Finita la bella stagione, quali sono gli strascichi di Bologna Estate? Culturalmente, non molto: la qualità delle iniziative promosse è spesso non a livello, molte iniziative si rivelano una scusa per creare o allargare i dehors e profittare dalla somministrazione. I tanti piccoli tasselli di gentrificazione sparsi per i quartieri sono la vera eredità che ci lascia Bologna Estate di anno in anno.

Dove c’era il “degrado” ora c’è la sicurezza del “presidio culturale”; la narrativa securitaria si amplifica, i quartieri diventano più desiderabili, i prezzi del mattone salgono. Intanto sempre più luoghi vengono sottratti all’aggregazione informale, come se questo fosse il male da scongiurare, come se l’unica forma di socializzazione lecita fosse quella legata al consumo di un biglietto, di un aperitivo.

Un esempio lampante di questa dinamica ce l’abbiamo in Bolognina: la tettoia Nervi, ora Piazza Lucio Dalla. “Diventerà una nuova piazza Maggiore“, disse il sindaco il giorno dell’inaugurazione.

Per realizzare questo grande progetto velleitario si è cancellata la storia di un pezzo di quartiere, dove avevano sede il vecchio Link, lo storico XM24 e l’occupazione abitativa dell’ Ex Telecom. Non è stato difficile trovare il modo di andare in deroga al regolamento edilizio della zona per fare nascere il lussuoso Student Hotel.

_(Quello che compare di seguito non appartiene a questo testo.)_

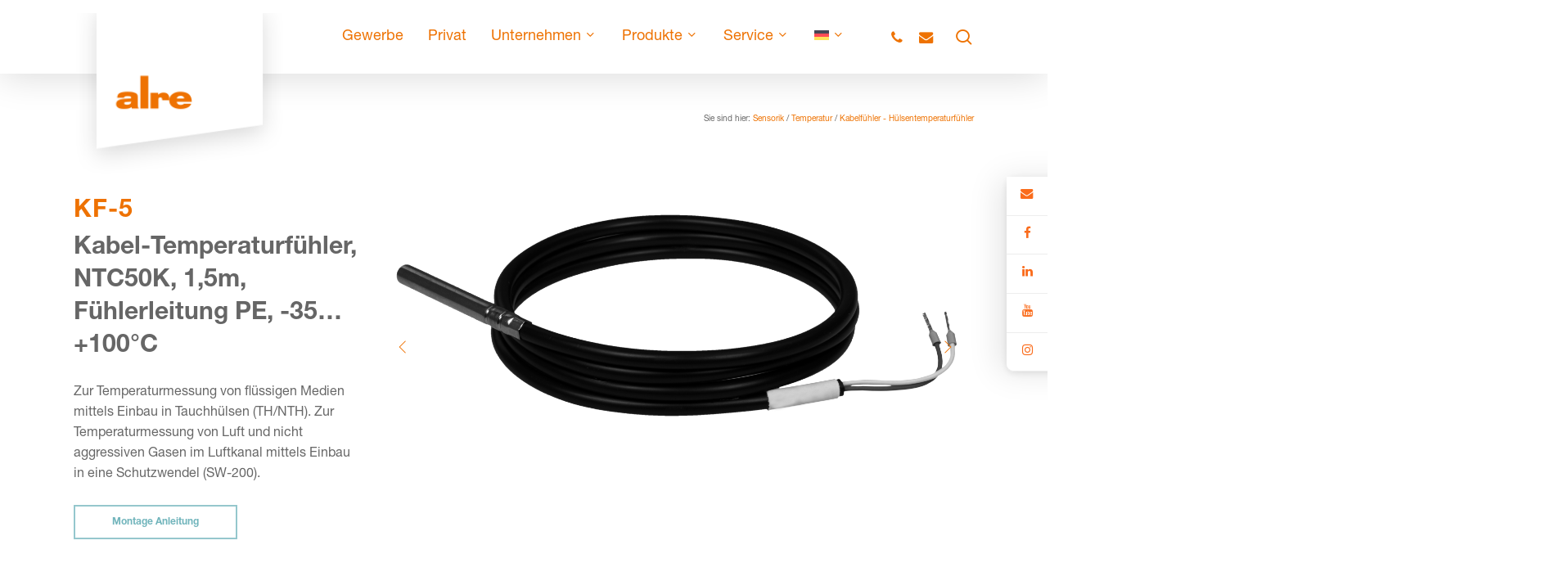

--- FILE ---
content_type: application/x-javascript; charset=utf-8
request_url: https://consent.cookiebot.com/4c5b4c6f-6ca0-4b12-ab47-098995cc80d0/cc.js?renew=false&referer=alre.de&dnt=false&init=false
body_size: 200
content:
if(console){var cookiedomainwarning='Error: The domain ALRE.DE is not authorized to show the cookie banner for domain group ID 4c5b4c6f-6ca0-4b12-ab47-098995cc80d0. Please add it to the domain group in the Cookiebot Manager to authorize the domain.';if(typeof console.warn === 'function'){console.warn(cookiedomainwarning)}else{console.log(cookiedomainwarning)}};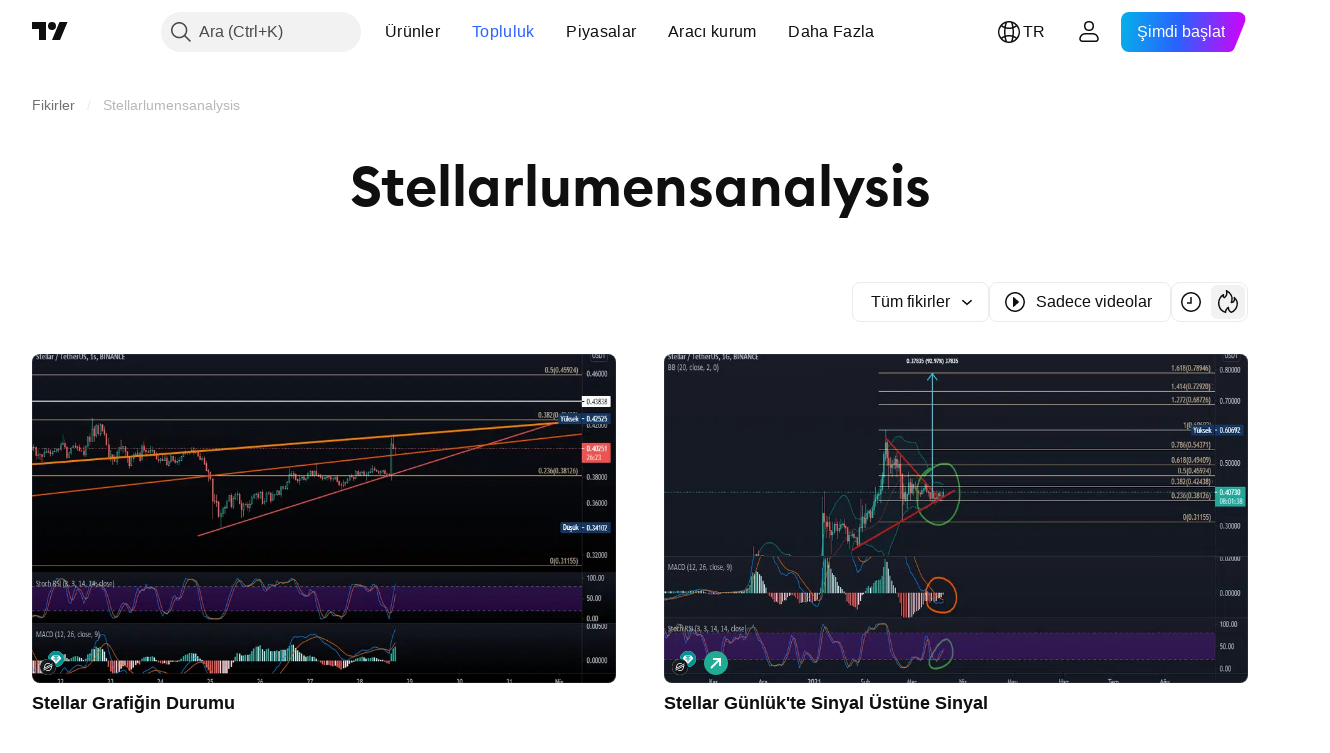

--- FILE ---
content_type: image/svg+xml
request_url: https://s3-symbol-logo.tradingview.com/crypto/XTVCXLM.svg
body_size: 400
content:
<!-- by TradingView --><svg width="18" height="18" xmlns="http://www.w3.org/2000/svg"><path fill="url(#paint0_linear)" d="M0 0h18v18H0z"/><path d="M12.589 5.678l-1.204.652L5.57 9.481A3.868 3.868 0 016 7.171c.3-.557.733-1.02 1.253-1.345a3.308 3.308 0 011.715-.506 3.301 3.301 0 011.725.468l.69-.374.102-.056a4.016 4.016 0 00-4.407-.367A4.345 4.345 0 005.392 6.65a4.718 4.718 0 00-.61 2.694.862.862 0 01-.097.463.793.793 0 01-.321.328L4 10.332v.92l1.07-.58.347-.189.341-.185 6.13-3.322.688-.373L14 5.83v-.92l-1.411.767zM14 6.75l-7.894 4.276-.689.374L4 12.168v.919l1.408-.763 1.204-.652 5.82-3.156a3.868 3.868 0 01-.43 2.316 3.587 3.587 0 01-1.254 1.347 3.308 3.308 0 01-1.718.504 3.302 3.302 0 01-1.726-.47l-.043.023-.747.405a4.017 4.017 0 004.406.368 4.345 4.345 0 001.687-1.658 4.718 4.718 0 00.611-2.696.863.863 0 01.097-.463.793.793 0 01.321-.328L14 7.667V6.75z" fill="#fff"/><defs><linearGradient id="paint0_linear" x1="3.349" y1="3.122" x2="21.904" y2="24.434" gradientUnits="userSpaceOnUse"><stop stop-color="#1A1E21"/><stop offset="1" stop-color="#06060A"/></linearGradient></defs></svg>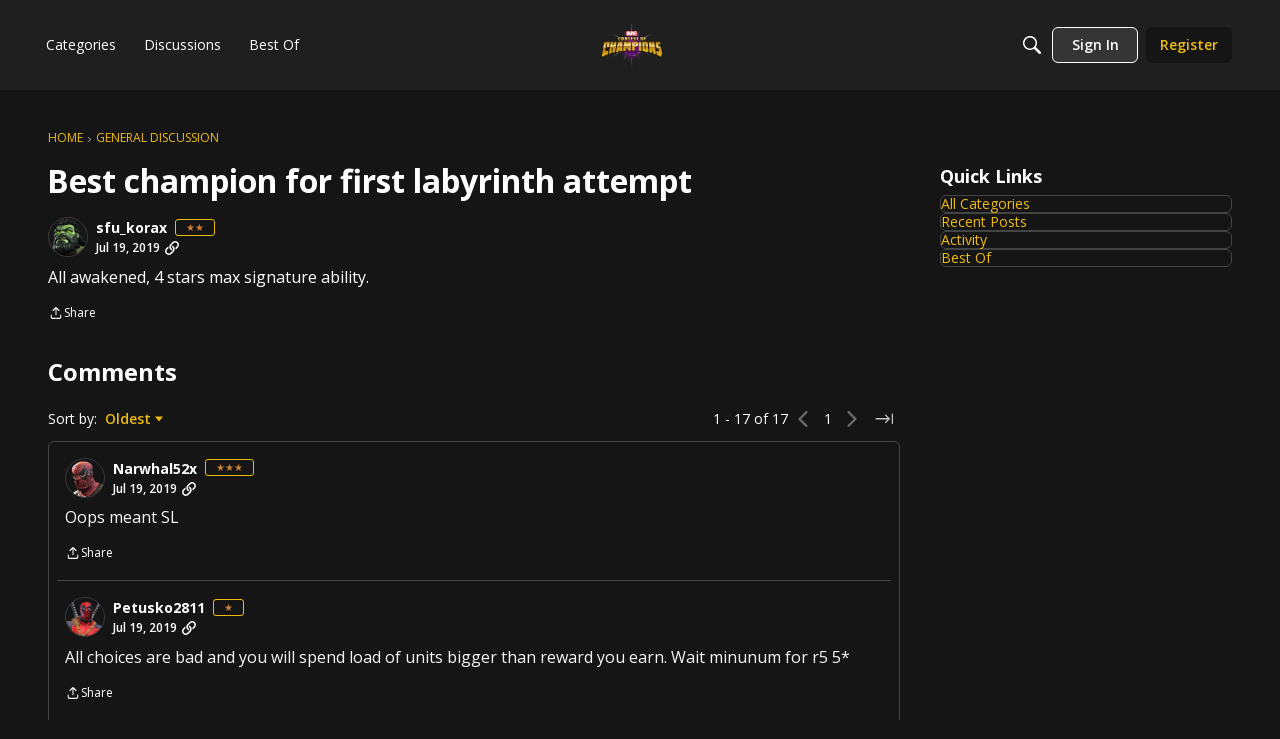

--- FILE ---
content_type: text/css
request_url: https://forums.playcontestofchampions.com/dist/v2/layouts/chunks/addons/openapi-embed/QuickLinks.C0TktU-I.css
body_size: 639
content:
.featuredLinksFragment{border:none}.featuredLinksFragment .featuredLinkList{margin:0;border-radius:var(--vnla-featured-links-border-radius)}.featuredLinksFragment .listItem{width:100%;margin-block:var(--vnla-featured-links-spacing-vertical, 6px);margin-inline:var(--vnla-featured-links-spacing-horizontal, 0px)}.featuredLinksFragment .listItem.separator{border-block-end:solid var(--vnla-featured-links-border-color, #e0e0e0) var(--vnla-featured-links-border-width, 1px)}.featuredLinksFragment .listItem.separator:last-child{border-block-end:none}.featuredLinksFragment .listItem.border{border-style:solid;border-color:var(--vnla-featured-links-border-color, #e0e0e0);border-width:var(--vnla-featured-links-border-width, 1px);border-radius:var(--vnla-featured-links-border-radius, 0px);background-color:var(--vnla-background-color)}.featuredLinksFragment .listItem .count{white-space:nowrap;text-align:right;color:var(--vnla-featured-links-count-color, #333);font-size:var(--vnla-featured-links-count-size, 14px);font-weight:var(--vnla-featured-links-count-weight, 400);font-family:var(--vnla-featured-links-font-family, inherit);line-height:var(--vnla-featured-links-line-height, 1.15);text-shadow:none;text-transform:none;letter-spacing:normal;text-decoration:none}.featuredLinksFragment .link{display:flex;justify-content:space-between;align-items:center;flex:1;padding-block:var(--vnla-featured-links-padding-vertical, 12px);padding-inline:var(--vnla-featured-links-padding-horizontal, 12px);color:var(--vnla-featured-links-font-color, #333);font-size:var(--vnla-featured-links-font-size, 14px);font-weight:var(--vnla-featured-links-font-weight, 400);font-family:var(--vnla-featured-links-font-family, inherit);line-height:var(--vnla-featured-links-line-height, 1.15);text-align:left;text-shadow:none;text-transform:none;letter-spacing:normal;text-decoration:none}.featuredLinksFragment .link.active{color:var(--vnla-featured-links-font-state-color, --vnla-primary-color);font-weight:var(--vnla-featured-links-font-state-weight, 500)}.featuredLinksFragment .link:hover,.featuredLinksFragment .link:focus,.featuredLinksFragment .link:active,.featuredLinksFragment .link.focus-visible{color:var(--vnla-featured-links-font-state-color, --vnla-primary-color);font-weight:var(--vnla-featured-links-font-state-weight, 500)}.featuredLinksFragment .featuredLinksGrid{display:grid;grid-template-columns:repeat(var(--vnla-featured-links-grid-size, 3),1fr);gap:var(--vnla-featured-links-grid-gap, 12px);margin:0;padding:0;background-color:var(--vnla-featured-links-bg-color, transparent)}.featuredLinksFragment .gridItem{background-color:var(--vnla-background-color);padding:var(--vnla-featured-links-grid-padding, 16px);justify-content:center;align-items:center;border-radius:var(--vnla-featured-links-border-radius, 0px);box-shadow:0 1px 3px color-mix(in srgb,var(--vnla-foreground-color) 22%,transparent);height:100%}.featuredLinksFragment .gridItem:hover{box-shadow:0 2px 4px color-mix(in srgb,var(--vnla-foreground-color) 22%,transparent)}.featuredLinksFragment .gridItem .link{padding-block:0;height:100%}.featuredLinksFragment .gridItem .link.focus-visible{outline-offset:var(--vnla-featured-links-grid-padding, 16px)}.featuredLinksFragment .gridItem .link .content{gap:8px;width:100%;display:grid;grid-template-columns:1fr;grid-template-rows:1fr auto}.featuredLinksFragment .gridItem .link .image{display:flex;align-items:center;justify-content:center}.featuredLinksFragment .gridItem .link .image img{width:100%;height:auto}.featuredLinksFragment .gridItem .link .image svg{width:50%!important;height:auto!important}.featuredLinksFragment .gridItem .link .name{font-size:18px;font-weight:600;font-family:var(--vnla-featured-links-font-family, inherit);display:flex;align-items:end;justify-content:center;gap:4px;flex-wrap:wrap}
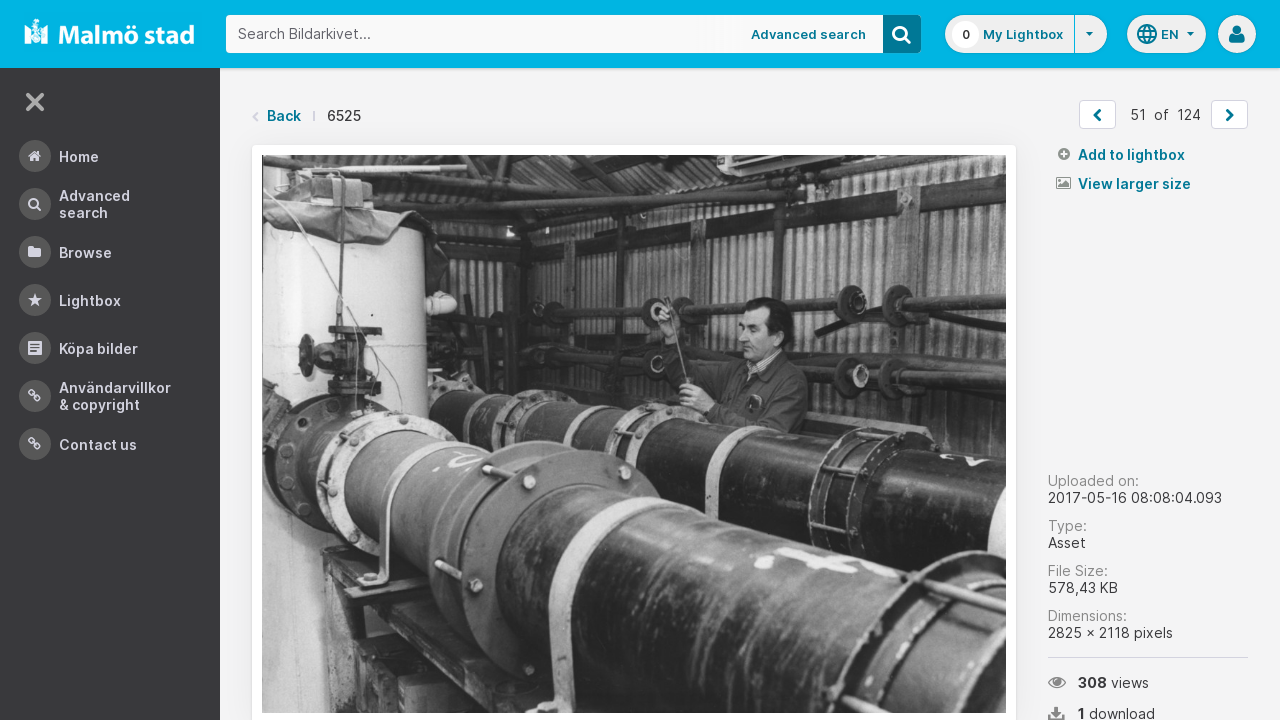

--- FILE ---
content_type: application/javascript
request_url: https://bildarkivet.malmo.se/asset-bank/js/modules/featuredAsset.js
body_size: 6777
content:
/*global notify, buttonStates, brightModal */

/*
--------------------------------------------------------------------
    Featured Asset
    - Handles the featured asset cropping modal:
    If initalised with 'true' then the modal is open so also initialises the cropping tool
    If initialised without 'true', then it will just handle the unfeature button

--------------------------------------------------------------------
*/

var featuredAsset;

featuredAsset = (function() {
    'use strict';
    var $formUnfeature,
        $buttonUnfeature,
        $buttonFeatureSubmit,
        $featureModal,
        $cropImage,
        formUnfeatureAction,
        assetId,
        csrfName,
        csrfValue,
        targetUrl,
        canvasWidth,
        canvasHeight,
        conversionQuality,
        viewportWidth,
        viewportHeight,
        boundaryWidth,
        boundaryHeight,
        featuredAddedMsg,
        featuredRemovedMsg;

    var UNABLE_TO_ADD_ERROR = 'Unable to feature this asset at this time - please try again later, or contact support.';
    var UNABLE_TO_REMOVE_ERROR = 'Unable to unfeature this asset at this time - please try again later, or contact support.';

    function init(featureModalOpen) {
        initVars();

        // Initialise external modules
        notify.init();
        buttonStates.init();

        if(featureModalOpen === true){
            // Initialise image cropper
            imageCropperInit();
            // Add a loading state to the croppie modal
            $featureModal.addClass('modal--loading-croppie');
        }
        else {
            $buttonUnfeature.click( function(e){
                e.preventDefault();
                $(this).trigger('state.loading');
                unfeatureAsset();
            });
        }

        $buttonFeatureSubmit.click( function(e){
            e.preventDefault();
            $(this).trigger('state.loading');
            submitFeatureAsset();
        });
    }

    function initVars() {
        // Setup vars
        $formUnfeature = $('.js-unfeature-form');
        $buttonUnfeature = $('.js-button-unfeature');
        $buttonFeatureSubmit = $('.js-feature-submit');
        $featureModal = $('#utilityModal');
        $cropImage = $('.js-image-to-crop');
        formUnfeatureAction = $formUnfeature.attr('action');
        assetId = $('.js-asset-id').val();
        csrfName = $('.js-csrf').attr('name');
        csrfValue = $('.js-csrf').val();
        targetUrl = $('.js-featured-target').val();
        canvasWidth = $('.js-canvas-width').val();
        canvasHeight = $('.js-canvas-height').val();
        conversionQuality = $('.js-conversion-quality').val();
        viewportWidth = $('.js-viewport-width').val();
        viewportHeight = $('.js-viewport-height').val();
        featuredAddedMsg = $('.js-featured-msg-success').val();
        featuredRemovedMsg = $('.js-featured-msg-remove').val();
        boundaryWidth = 950;
        boundaryHeight = 500;
    }

    function imageCropperInit() {
        //If using large_image default settings
        if($('.body--full-width').length === 0){
            viewportWidth = 700;
            viewportHeight = 278;
        }

        window.imageCropper = $cropImage.croppie({
            viewport: { width: viewportWidth, height: viewportHeight },
            boundary: { width: boundaryWidth, height: boundaryHeight }
        });

        $cropImage.on('load', function(){
            // Wait for the image to load before enabling the button
            $buttonFeatureSubmit.attr('disabled', false);
            // Remove loading class
            setTimeout(function(){ $featureModal.removeClass('modal--loading-croppie'); }, 500);
        });

    }

    function unfeatureAsset(){
        $.ajax({
            type: 'POST',
            url: formUnfeatureAction+'?id='+assetId+'&'+csrfName+'='+csrfValue,
            success: function() {
                $buttonUnfeature.hide();
                notify.notifyMessage('confirm', featuredRemovedMsg);
            },
            error: function(XMLHttpRequest, textStatus, errorThrown) {
                console.log(XMLHttpRequest, textStatus, errorThrown);
                notify.notifyMessage('error', UNABLE_TO_REMOVE_ERROR);
            }
        });
    }

    function sendFeaturedAssetResponse(data){
        if (data.featuredAssetIsValid) {
            brightModal.closeModal($('#utilityModal'));
            notify.notifyMessage('confirm', featuredAddedMsg);
        }
        else {
            notify.notifyMessage('warning', data.errorMessage);
        }
    }

    function submitFeatureVideoAsset(){
        var assetId = $('.js-asset-id').val();
        var csrfName = $('.js-csrf').attr('name');
        var csrfValue = $('.js-csrf').val();

        $.ajax({
            type: 'POST',
            url: '../go/featuredAsset/add?id='+assetId+'&'+csrfName+'='+csrfValue,
            success: function(data) {
                sendFeaturedAssetResponse(data);
            },
            error: function(XMLHttpRequest, textStatus, errorThrown) {
                console.log(XMLHttpRequest, textStatus, errorThrown);
                notify.notifyMessage('error', UNABLE_TO_ADD_ERROR);
            }
        });
    }

    function submitFeatureAsset(){
        var args = {
            type: 'canvas',
            size: { width: canvasWidth, height: canvasHeight },
            backgroundColor: '#ffffff',
            format: 'jpeg',
            quality: conversionQuality
        };
        window.imageCropper.croppie('result', args).then(function(blob) {
            var fd = new FormData();
            fd.append('fname', 'cropped.jpg');
            fd.append('data', blob.replace(/data:.*;base64,/, ''));
            $('.js-featured-param').each( function(){
                fd.append($(this).attr('name'), $(this).val());
            });

            $.ajax({
                type: 'POST',
                url: targetUrl,
                data: fd,
                processData: false,
                contentType: false,
                success: function(data) {
                    sendFeaturedAssetResponse(data);
                },
                error: function(XMLHttpRequest, textStatus, errorThrown) {
                    console.log(XMLHttpRequest, textStatus, errorThrown);
                    notify.notifyMessage('error', UNABLE_TO_ADD_ERROR);
                }
            });
        });
    }

    return {
        init: init,
        imageCropperInit: imageCropperInit,
        submitFeatureAsset: submitFeatureAsset,
        submitFeatureVideoAsset: submitFeatureVideoAsset
    };

}());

Saranno stati i 500.000 euro donati da Student Hotel a favore della ristrutturazione della tettoia? Quello che resta, tralasciando le narrative trionfali dell’Amministrazione, è una piazza pubblica che pubblica non è: di notte è chiusa, è recintata e presidiata da guardie, viene gestita come se fosse un luogo privato da una nota ditta di organizzatori di eventi grazie a un bando che a molti è puzzato come ad hoc.

Un dato su tutti dimostra quanto il Comune ritenga strategica quest’opera: i fondi destinati a Bologna dal Ministero della Cultura per le periferie sono pari a 600.000 mila euro e la metà è stata destinata a chi gestisce Piazza Lucio Dalla.

 

In questo scenario restano in secondo piano le tante piccole associazioni del settore e i collettivi/gruppi di cittadini attivi e radicati nei quartieri. Soffocati dalle spese e in mancanza del sostegno finanziario dell’amministrazione, fanno fatica a dare continuità alle proprie attività e progetti che, in un contesto generale di decrescita dei servizi nei quartieri periferici, risulterebbero fondamentali per migliorare la vita dei cittadini. C’è poi la questione fondamentale del lavoro nel settore dei beni culturali, basato sul precariato e sullo sfruttamento, sulla svalutazione delle competenze e in parecchi casi sul lavoro gratuito.

CHE FARE?

Pensiamo che questo modello di politica culturale sia sbagliato e poco lungimirante, e che generi un dannoso appiattimento generale dell’offerta culturale rivolta alla cittadinanza. Gli spazi pubblici vengono monopolizzati dai pochi grandi attori economici che tolgono l’ossigeno alle piccole realtà o a chi non è perfettamente allineato.

Crediamo che un modo diverso di fare cultura e di gestire gli spazi di socialità sia possibile solo uscendo da una logica di profitto, costruendo eventi, iniziative e percorsi culturali veramente accessibili a tutta la cittadinanza attraverso la conoscenza dei bisogni dei territori, il radicamento e la presenza nei quartieri in cui viviamo.

I quartieri di Bologna non hanno bisogno delle “grandi opere delle cultura” come la tettoia Nervi, Dumbo o il nuovo Mercato Sonato, ma di spazi pubblici e luoghi di aggregazione in cui cittadini e le associazioni possano esprimersi liberamente, senza vincoli e condizionamenti da parte del comune e della Fondazione Innovazione Urbana.

Il nostro appello è rivolto alle realtà che come noi non condividono questo modello culturale basato sulla mercificazione e che considera i cittadini meri spettatori invece che attori della vita culturale della città. Costruiamo una risposta collettiva alternativa, facciamo rete, organizziamoci insieme.

Ridiamo vita a quell’anima libera e aperta che da sempre contraddistingue la nostra città!